Fix the support for input_embeds in santacoder in sharded mode

maxdebayser · njhill · commit 2f79208f0a1e · 2024-01-12T14:51:16.000-08:00
* Remove default argument
* Activate multi-shard input_embeds test cases
* Change treatment of input_embeds in flash_santacoder

Instead of dividing the prefix embeddings by the world size in all
shards, only the rank 0 shard will return a non-zero tensor, thus
preserving the semantics of the all_reduce operation but without
the potential loss of precision that a floating point division entails.

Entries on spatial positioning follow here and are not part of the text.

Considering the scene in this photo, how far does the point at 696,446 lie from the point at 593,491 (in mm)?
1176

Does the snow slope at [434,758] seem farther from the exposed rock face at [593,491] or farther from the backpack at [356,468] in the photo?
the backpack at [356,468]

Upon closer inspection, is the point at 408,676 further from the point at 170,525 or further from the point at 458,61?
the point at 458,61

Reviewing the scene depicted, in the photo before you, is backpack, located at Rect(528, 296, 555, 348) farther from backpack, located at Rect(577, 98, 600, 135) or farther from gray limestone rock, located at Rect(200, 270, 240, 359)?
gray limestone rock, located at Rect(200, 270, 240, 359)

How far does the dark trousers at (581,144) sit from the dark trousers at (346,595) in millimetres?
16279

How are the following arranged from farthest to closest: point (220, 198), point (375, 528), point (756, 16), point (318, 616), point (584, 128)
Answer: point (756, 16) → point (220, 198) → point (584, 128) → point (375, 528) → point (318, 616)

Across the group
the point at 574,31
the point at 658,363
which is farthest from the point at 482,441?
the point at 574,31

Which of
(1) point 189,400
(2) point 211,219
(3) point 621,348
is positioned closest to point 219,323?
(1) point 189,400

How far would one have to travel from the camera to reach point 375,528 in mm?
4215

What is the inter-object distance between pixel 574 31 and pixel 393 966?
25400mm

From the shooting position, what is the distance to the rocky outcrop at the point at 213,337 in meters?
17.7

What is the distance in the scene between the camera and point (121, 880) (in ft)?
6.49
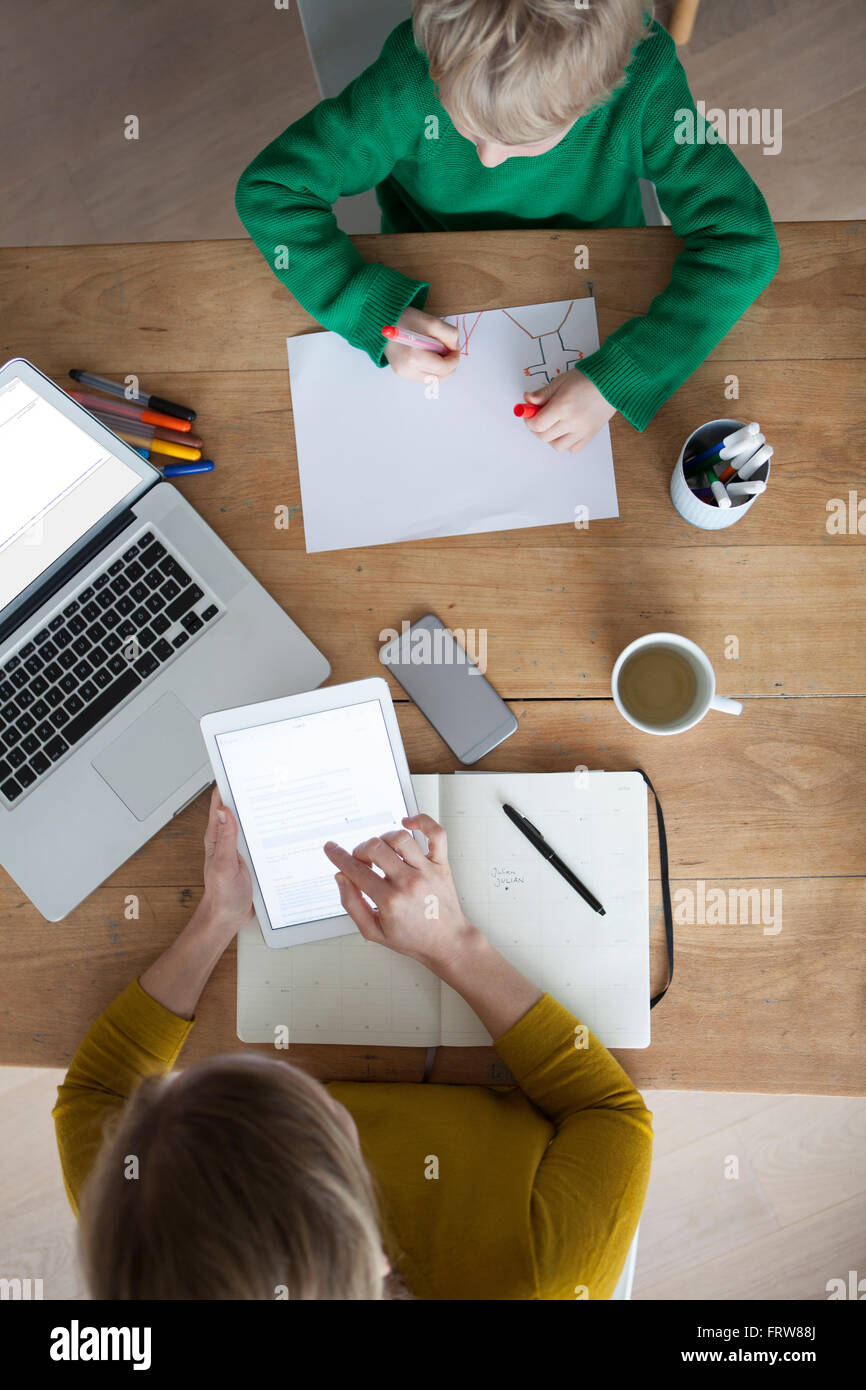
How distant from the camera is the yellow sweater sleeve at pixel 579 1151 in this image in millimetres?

diff --git a/integration_tests/test_cases_bloom560m.yaml b/integration_tests/test_cases_bloom560m.yaml
@@ -42,8 +42,6 @@
 
 # Prompt prefix
 - name: Greedy with tuned prompt prefix
-  # Prompt prefixes with multi-shard not yet supported
-  singleShardOnly: true
   request:
     prefixId: bloom_sentiment_1
     params:
@@ -59,8 +57,6 @@
         text: ' positive'
 
 - name: Greedy with tuned prompt prefix and truncation
-  # Prompt prefixes with multi-shard not yet supported
-  singleShardOnly: true
   request:
     prefixId: bloom_sentiment_1
     params:
@@ -79,8 +75,6 @@
 
 # Prompt prefix with nested path
 - name: Greedy with tuned prompt prefix with nested path (id)
-  # Prompt prefixes with multi-shard not yet supported
-  singleShardOnly: true
   request:
     prefixId: nested/path
     params:
@@ -98,8 +92,6 @@
 
 # Prompt prefix returning input and generated tokens
 - name: Greedy with tuned prompt prefix and returned tokens
-  # Prompt prefixes with multi-shard not yet supported
-  singleShardOnly: true
   request:
     prefixId: bloom_sentiment_1
     params:
@@ -279,8 +271,6 @@
 
 # Error case - invalid prefix id
 - name: Error case - invalid prefix id
-  # Prompt prefixes with multi-shard not yet supported
-  singleShardOnly: true
   request:
     prefixId: invalid_prefix_id
     params:
diff --git a/integration_tests/test_cases_tinyllama.yaml b/integration_tests/test_cases_tinyllama.yaml
@@ -160,8 +160,6 @@
 
 # Prompt prefix
 - name: Greedy with tuned prompt prefix
-  # Prompt prefixes with multi-shard not yet supported
-  singleShardOnly: true
   request:
     prefixId: tinyllama
     params:
@@ -179,8 +177,6 @@
 
 # Prompt prefix with truncation
 - name: Greedy with tuned prompt prefix with truncation
-  # Prompt prefixes with multi-shard not yet supported
-  singleShardOnly: true
   request:
     prefixId: tinyllama
     params:
@@ -201,8 +197,6 @@
 
 # Prompt prefix returning input and generated tokens
 - name: Greedy with tuned prompt prefix and returned tokens
-  # Prompt prefixes with multi-shard not yet supported
-  singleShardOnly: true
   request:
     prefixId: tinyllama
     params:
diff --git a/integration_tests/test_cases_tinystarcoderpy.yaml b/integration_tests/test_cases_tinystarcoderpy.yaml
@@ -172,8 +172,6 @@
 
 # Prompt prefix
 - name: Greedy with tuned prompt prefix
-  # Prompt prefixes with multi-shard not yet supported
-  singleShardOnly: true
   request:
     # Prefix is "def hello_world():\n"
     prefixId: tiny_starcoder
@@ -189,8 +187,6 @@
         text: "(\"Hello World!\")\n\nhello_world()\n"
 
 - name: Greedy with tuned prompt prefix and truncation
-  # Prompt prefixes with multi-shard not yet supported
-  singleShardOnly: true
   request:
     # Prefix is "def hello_world():\n"
     prefixId: tiny_starcoder
@@ -209,8 +205,6 @@
 
 # Prompt prefix returning input and generated tokens
 - name: Greedy with tuned prompt prefix and returned tokens
-  # Prompt prefixes with multi-shard not yet supported
-  singleShardOnly: true
   request:
     # Prefix is "def hello_world():\n"
     prefixId: tiny_starcoder
diff --git a/integration_tests/text_generation_tests/test_server.py b/integration_tests/text_generation_tests/test_server.py
@@ -396,7 +396,7 @@ async def test_mt0(server_fixture, test_cases):
 # test with tiny GPTBigCode model for the merged kv cache
 @pytest.mark.model("bigcode/tiny_starcoder_py")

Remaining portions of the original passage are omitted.